** Quoted text **
•••••
Pollution and radioactivity have become so common that breathable air is a precious commodity, and high-altitude air — somehow still pure — is pumped through pipes into underground cities. Air shutdowns are the biggest crises these cities can face, and cops (called the "Air Force") are hunting down terrorists that might disrupt airflow.

That's kind of a cool setup, a bit different from any movies I can remember. 

And then the movie does nothing with the idea. It seems to be little more than a series of arguments between boring characters.

Verdict: BIG NO.

♦ ♦ ♦  

Comes a Bright Day (2012)

Sam is a junior concierge at a pricey hotel. He's shy and uncertain, but he's just met Mary, a pretty blonde who works in a jewelry store, so he goes to the shop, hoping to find her and ask her out.

Instead he's greeted by the store's owner, a grumpy old man, and while they're talking, robbers suddenly burst into the place. 

It's their first robbery, and the bearded bad guy is nervous and quick on the trigger, so the heist goes horribly awry, and it becomes a hostage situation.
•••••
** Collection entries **

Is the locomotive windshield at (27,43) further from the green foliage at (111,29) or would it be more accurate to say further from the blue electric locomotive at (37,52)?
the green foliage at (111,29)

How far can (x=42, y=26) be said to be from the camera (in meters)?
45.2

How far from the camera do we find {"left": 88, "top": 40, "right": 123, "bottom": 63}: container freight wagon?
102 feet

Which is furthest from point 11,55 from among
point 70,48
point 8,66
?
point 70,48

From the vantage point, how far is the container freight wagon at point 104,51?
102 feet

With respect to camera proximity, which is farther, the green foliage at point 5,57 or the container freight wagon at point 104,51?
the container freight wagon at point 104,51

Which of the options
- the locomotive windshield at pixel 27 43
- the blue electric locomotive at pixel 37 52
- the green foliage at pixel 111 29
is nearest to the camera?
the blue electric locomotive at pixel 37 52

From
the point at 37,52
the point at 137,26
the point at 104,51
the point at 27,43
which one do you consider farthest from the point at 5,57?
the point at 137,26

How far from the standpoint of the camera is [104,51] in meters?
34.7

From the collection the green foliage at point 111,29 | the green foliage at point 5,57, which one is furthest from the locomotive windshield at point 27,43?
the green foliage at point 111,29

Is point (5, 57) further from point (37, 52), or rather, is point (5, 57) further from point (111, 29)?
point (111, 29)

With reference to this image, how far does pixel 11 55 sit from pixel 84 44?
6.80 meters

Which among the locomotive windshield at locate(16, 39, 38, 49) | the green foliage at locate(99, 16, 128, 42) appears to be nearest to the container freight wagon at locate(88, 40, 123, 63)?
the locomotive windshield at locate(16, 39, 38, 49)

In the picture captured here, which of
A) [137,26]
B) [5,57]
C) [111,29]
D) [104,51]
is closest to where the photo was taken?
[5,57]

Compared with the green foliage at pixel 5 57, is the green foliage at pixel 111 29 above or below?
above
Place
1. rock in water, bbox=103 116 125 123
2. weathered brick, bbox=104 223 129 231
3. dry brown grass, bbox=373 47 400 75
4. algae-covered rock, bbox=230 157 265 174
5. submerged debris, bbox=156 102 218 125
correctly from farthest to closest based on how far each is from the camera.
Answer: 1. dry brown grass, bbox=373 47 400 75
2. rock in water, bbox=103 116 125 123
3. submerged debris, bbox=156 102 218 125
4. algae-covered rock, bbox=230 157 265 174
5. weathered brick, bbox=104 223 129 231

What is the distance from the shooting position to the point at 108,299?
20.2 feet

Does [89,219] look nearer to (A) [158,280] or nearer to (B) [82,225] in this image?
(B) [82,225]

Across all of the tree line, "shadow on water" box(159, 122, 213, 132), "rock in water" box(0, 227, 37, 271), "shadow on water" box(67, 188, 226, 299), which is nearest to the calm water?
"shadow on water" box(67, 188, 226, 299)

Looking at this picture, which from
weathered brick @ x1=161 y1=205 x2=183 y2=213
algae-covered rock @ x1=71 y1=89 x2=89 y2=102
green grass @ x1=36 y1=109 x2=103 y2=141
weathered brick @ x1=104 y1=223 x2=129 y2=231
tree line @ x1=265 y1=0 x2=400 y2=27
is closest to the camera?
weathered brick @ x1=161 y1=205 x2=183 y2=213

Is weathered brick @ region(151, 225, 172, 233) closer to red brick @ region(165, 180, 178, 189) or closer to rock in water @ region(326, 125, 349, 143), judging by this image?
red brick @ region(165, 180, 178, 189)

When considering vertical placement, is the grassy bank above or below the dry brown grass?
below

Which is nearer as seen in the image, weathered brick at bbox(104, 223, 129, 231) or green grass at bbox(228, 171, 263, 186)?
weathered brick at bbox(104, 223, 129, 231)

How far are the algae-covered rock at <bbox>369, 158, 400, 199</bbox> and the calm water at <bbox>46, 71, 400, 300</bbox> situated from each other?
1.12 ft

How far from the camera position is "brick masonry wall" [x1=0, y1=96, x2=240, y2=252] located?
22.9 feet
•••••
** Required actions **
(1) How would you render this sentence from the movie reviews in Spanish: "Sam is a junior concierge at a pricey hotel."
(2) In the movie reviews, what are the cops who hunt down terrorists called?
(3) Can you carry on the movie reviews from their last sentence?

** The results **
(1) Sam es conserje auxiliar en un hotel caro.

(2) They are called the "Air Force."

(3)
For the rest of the movie, Sam, Mary, the shop owner, and the two gunmen are in a delicate and dangerous dance. It's a tense, effective drama, but there's more going on than just that. There's dark humor, with the delightfully dour Timothy Spall (This Time Away, The Last Bus) as the shop owner, and with Sam and Mary getting to know each other while they could be shot at any moment, it's sometimes a strange romantic comedy.

Don't be expecting Dog Day Afternoon. This is a British movie, which is a different sensibility than Hollywood. Americans should expect lower-keyed and higher-IQ performances, subtler dialogue, less rowdy language, and fewer explosions and gunshots. 

Written and directed by Simon Aboud, his first feature film, and it's a great debut. Knowing nothing about his next movie except that it's his next movie, I've added it to my watchlist.

Verdict: YES, and very nearly a BIG YES.

♦ ♦ ♦  

Continuum (2012-2015)

Science fiction is maybe my favorite genre, and I especially like time travel stories. Continuum grabbed me from the first episode.

In a not-too-distant future, corporations have taken even more explicit ownership of government than they have now. A gang of eight revolutionaries, calling themselves Liber8, have tried to topple the corporations from power, by any means necessary.

The Liber8 Eight have been captured, convicted as terrorists, and they're set to be executed, but instead they make a daring getaway through time, back to 2012. And it wasn't part of their plan, but almost as human shrapnel, one cop who tried to stop the getaway gets blown back in time with them.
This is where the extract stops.